What the exercise asks: Edit the records so that "Look at" becomes "Examine", leaving every other character as it is.

Task inputs:

==========

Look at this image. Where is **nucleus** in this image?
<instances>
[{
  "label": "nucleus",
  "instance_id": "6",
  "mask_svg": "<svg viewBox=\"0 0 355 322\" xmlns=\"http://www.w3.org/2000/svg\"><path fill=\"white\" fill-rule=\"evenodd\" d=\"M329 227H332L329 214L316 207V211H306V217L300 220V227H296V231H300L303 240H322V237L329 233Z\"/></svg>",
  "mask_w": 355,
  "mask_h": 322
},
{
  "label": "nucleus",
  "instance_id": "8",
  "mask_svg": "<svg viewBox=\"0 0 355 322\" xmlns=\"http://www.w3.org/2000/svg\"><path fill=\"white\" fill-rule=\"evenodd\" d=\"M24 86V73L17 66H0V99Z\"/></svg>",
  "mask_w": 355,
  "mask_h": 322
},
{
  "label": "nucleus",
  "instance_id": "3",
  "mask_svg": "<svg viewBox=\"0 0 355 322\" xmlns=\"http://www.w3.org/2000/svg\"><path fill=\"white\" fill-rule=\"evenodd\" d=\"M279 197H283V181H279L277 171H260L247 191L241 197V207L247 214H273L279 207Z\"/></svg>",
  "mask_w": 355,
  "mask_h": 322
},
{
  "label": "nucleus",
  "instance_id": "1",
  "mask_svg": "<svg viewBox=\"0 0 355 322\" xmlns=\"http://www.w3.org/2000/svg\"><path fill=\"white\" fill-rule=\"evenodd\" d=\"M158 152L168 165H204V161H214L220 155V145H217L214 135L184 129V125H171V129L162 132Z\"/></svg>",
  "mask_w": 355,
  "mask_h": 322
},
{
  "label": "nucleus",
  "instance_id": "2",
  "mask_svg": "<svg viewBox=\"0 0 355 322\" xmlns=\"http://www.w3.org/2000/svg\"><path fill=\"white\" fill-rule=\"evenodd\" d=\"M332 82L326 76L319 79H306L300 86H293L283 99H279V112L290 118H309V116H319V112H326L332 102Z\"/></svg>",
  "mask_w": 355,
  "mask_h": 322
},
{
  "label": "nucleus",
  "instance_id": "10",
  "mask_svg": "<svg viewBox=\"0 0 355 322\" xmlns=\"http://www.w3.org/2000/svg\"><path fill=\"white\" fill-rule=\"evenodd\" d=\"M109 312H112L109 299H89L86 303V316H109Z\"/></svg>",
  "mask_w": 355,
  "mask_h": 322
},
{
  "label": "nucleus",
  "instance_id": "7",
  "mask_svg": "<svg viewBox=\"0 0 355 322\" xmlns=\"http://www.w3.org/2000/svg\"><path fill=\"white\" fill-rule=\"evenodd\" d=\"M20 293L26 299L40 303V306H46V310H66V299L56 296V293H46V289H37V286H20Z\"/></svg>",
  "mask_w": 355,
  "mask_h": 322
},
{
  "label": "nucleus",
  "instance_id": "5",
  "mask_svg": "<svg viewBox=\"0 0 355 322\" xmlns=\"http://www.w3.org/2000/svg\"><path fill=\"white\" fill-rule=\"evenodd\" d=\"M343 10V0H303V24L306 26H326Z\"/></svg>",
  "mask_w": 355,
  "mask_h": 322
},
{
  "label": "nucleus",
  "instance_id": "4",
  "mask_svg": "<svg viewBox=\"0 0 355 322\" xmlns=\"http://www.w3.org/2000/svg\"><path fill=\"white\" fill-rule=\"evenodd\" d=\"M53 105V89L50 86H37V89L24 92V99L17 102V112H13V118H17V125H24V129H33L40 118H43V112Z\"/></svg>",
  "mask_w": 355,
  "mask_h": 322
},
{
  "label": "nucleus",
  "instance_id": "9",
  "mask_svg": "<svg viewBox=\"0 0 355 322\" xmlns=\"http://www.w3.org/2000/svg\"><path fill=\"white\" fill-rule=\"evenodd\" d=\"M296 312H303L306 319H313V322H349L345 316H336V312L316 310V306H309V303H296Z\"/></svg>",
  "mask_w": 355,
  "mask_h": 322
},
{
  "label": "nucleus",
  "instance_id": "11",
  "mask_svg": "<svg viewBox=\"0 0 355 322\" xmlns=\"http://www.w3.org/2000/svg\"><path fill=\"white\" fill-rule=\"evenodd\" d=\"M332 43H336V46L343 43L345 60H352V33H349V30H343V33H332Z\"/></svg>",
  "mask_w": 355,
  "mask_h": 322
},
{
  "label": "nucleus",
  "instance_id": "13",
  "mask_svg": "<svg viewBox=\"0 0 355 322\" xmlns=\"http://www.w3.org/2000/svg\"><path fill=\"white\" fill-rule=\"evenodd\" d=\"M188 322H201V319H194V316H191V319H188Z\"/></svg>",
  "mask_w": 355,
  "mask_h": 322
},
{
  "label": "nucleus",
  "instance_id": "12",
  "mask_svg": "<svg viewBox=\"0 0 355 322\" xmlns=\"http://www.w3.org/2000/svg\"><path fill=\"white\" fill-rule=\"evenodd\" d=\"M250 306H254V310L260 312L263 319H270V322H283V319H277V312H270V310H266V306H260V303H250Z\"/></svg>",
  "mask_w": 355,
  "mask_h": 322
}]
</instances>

==========

Full response:
Examine this image. Where is **nucleus** in this image?
<instances>
[{
  "label": "nucleus",
  "instance_id": "6",
  "mask_svg": "<svg viewBox=\"0 0 355 322\" xmlns=\"http://www.w3.org/2000/svg\"><path fill=\"white\" fill-rule=\"evenodd\" d=\"M329 227H332L329 214L316 207V211H306V217L300 220V227H296V231H300L303 240H322V237L329 233Z\"/></svg>",
  "mask_w": 355,
  "mask_h": 322
},
{
  "label": "nucleus",
  "instance_id": "8",
  "mask_svg": "<svg viewBox=\"0 0 355 322\" xmlns=\"http://www.w3.org/2000/svg\"><path fill=\"white\" fill-rule=\"evenodd\" d=\"M24 86V73L17 66H0V99Z\"/></svg>",
  "mask_w": 355,
  "mask_h": 322
},
{
  "label": "nucleus",
  "instance_id": "3",
  "mask_svg": "<svg viewBox=\"0 0 355 322\" xmlns=\"http://www.w3.org/2000/svg\"><path fill=\"white\" fill-rule=\"evenodd\" d=\"M279 197H283V181H279L277 171H260L247 191L241 197V207L247 214H273L279 207Z\"/></svg>",
  "mask_w": 355,
  "mask_h": 322
},
{
  "label": "nucleus",
  "instance_id": "1",
  "mask_svg": "<svg viewBox=\"0 0 355 322\" xmlns=\"http://www.w3.org/2000/svg\"><path fill=\"white\" fill-rule=\"evenodd\" d=\"M158 152L168 165H204V161H214L220 155V145H217L214 135L184 129V125H171V129L162 132Z\"/></svg>",
  "mask_w": 355,
  "mask_h": 322
},
{
  "label": "nucleus",
  "instance_id": "2",
  "mask_svg": "<svg viewBox=\"0 0 355 322\" xmlns=\"http://www.w3.org/2000/svg\"><path fill=\"white\" fill-rule=\"evenodd\" d=\"M332 82L326 76L319 79H306L300 86H293L283 99H279V112L290 118H309V116H319V112H326L332 102Z\"/></svg>",
  "mask_w": 355,
  "mask_h": 322
},
{
  "label": "nucleus",
  "instance_id": "10",
  "mask_svg": "<svg viewBox=\"0 0 355 322\" xmlns=\"http://www.w3.org/2000/svg\"><path fill=\"white\" fill-rule=\"evenodd\" d=\"M109 312H112L109 299H89L86 303V316H109Z\"/></svg>",
  "mask_w": 355,
  "mask_h": 322
},
{
  "label": "nucleus",
  "instance_id": "7",
  "mask_svg": "<svg viewBox=\"0 0 355 322\" xmlns=\"http://www.w3.org/2000/svg\"><path fill=\"white\" fill-rule=\"evenodd\" d=\"M20 293L26 299L40 303V306H46V310H66V299L56 296V293H46V289H37V286H20Z\"/></svg>",
  "mask_w": 355,
  "mask_h": 322
},
{
  "label": "nucleus",
  "instance_id": "5",
  "mask_svg": "<svg viewBox=\"0 0 355 322\" xmlns=\"http://www.w3.org/2000/svg\"><path fill=\"white\" fill-rule=\"evenodd\" d=\"M343 10V0H303V24L306 26H326Z\"/></svg>",
  "mask_w": 355,
  "mask_h": 322
},
{
  "label": "nucleus",
  "instance_id": "4",
  "mask_svg": "<svg viewBox=\"0 0 355 322\" xmlns=\"http://www.w3.org/2000/svg\"><path fill=\"white\" fill-rule=\"evenodd\" d=\"M53 105V89L50 86H37V89L24 92V99L17 102V112H13V118H17V125H24V129H33L40 118H43V112Z\"/></svg>",
  "mask_w": 355,
  "mask_h": 322
},
{
  "label": "nucleus",
  "instance_id": "9",
  "mask_svg": "<svg viewBox=\"0 0 355 322\" xmlns=\"http://www.w3.org/2000/svg\"><path fill=\"white\" fill-rule=\"evenodd\" d=\"M296 312H303L306 319H313V322H349L345 316H336V312L316 310V306H309V303H296Z\"/></svg>",
  "mask_w": 355,
  "mask_h": 322
},
{
  "label": "nucleus",
  "instance_id": "11",
  "mask_svg": "<svg viewBox=\"0 0 355 322\" xmlns=\"http://www.w3.org/2000/svg\"><path fill=\"white\" fill-rule=\"evenodd\" d=\"M332 43H336V46L343 43L345 60H352V33H349V30H343V33H332Z\"/></svg>",
  "mask_w": 355,
  "mask_h": 322
},
{
  "label": "nucleus",
  "instance_id": "13",
  "mask_svg": "<svg viewBox=\"0 0 355 322\" xmlns=\"http://www.w3.org/2000/svg\"><path fill=\"white\" fill-rule=\"evenodd\" d=\"M188 322H201V319H194V316H191V319H188Z\"/></svg>",
  "mask_w": 355,
  "mask_h": 322
},
{
  "label": "nucleus",
  "instance_id": "12",
  "mask_svg": "<svg viewBox=\"0 0 355 322\" xmlns=\"http://www.w3.org/2000/svg\"><path fill=\"white\" fill-rule=\"evenodd\" d=\"M250 306H254V310L260 312L263 319H270V322H283V319H277V312H270V310H266V306H260V303H250Z\"/></svg>",
  "mask_w": 355,
  "mask_h": 322
}]
</instances>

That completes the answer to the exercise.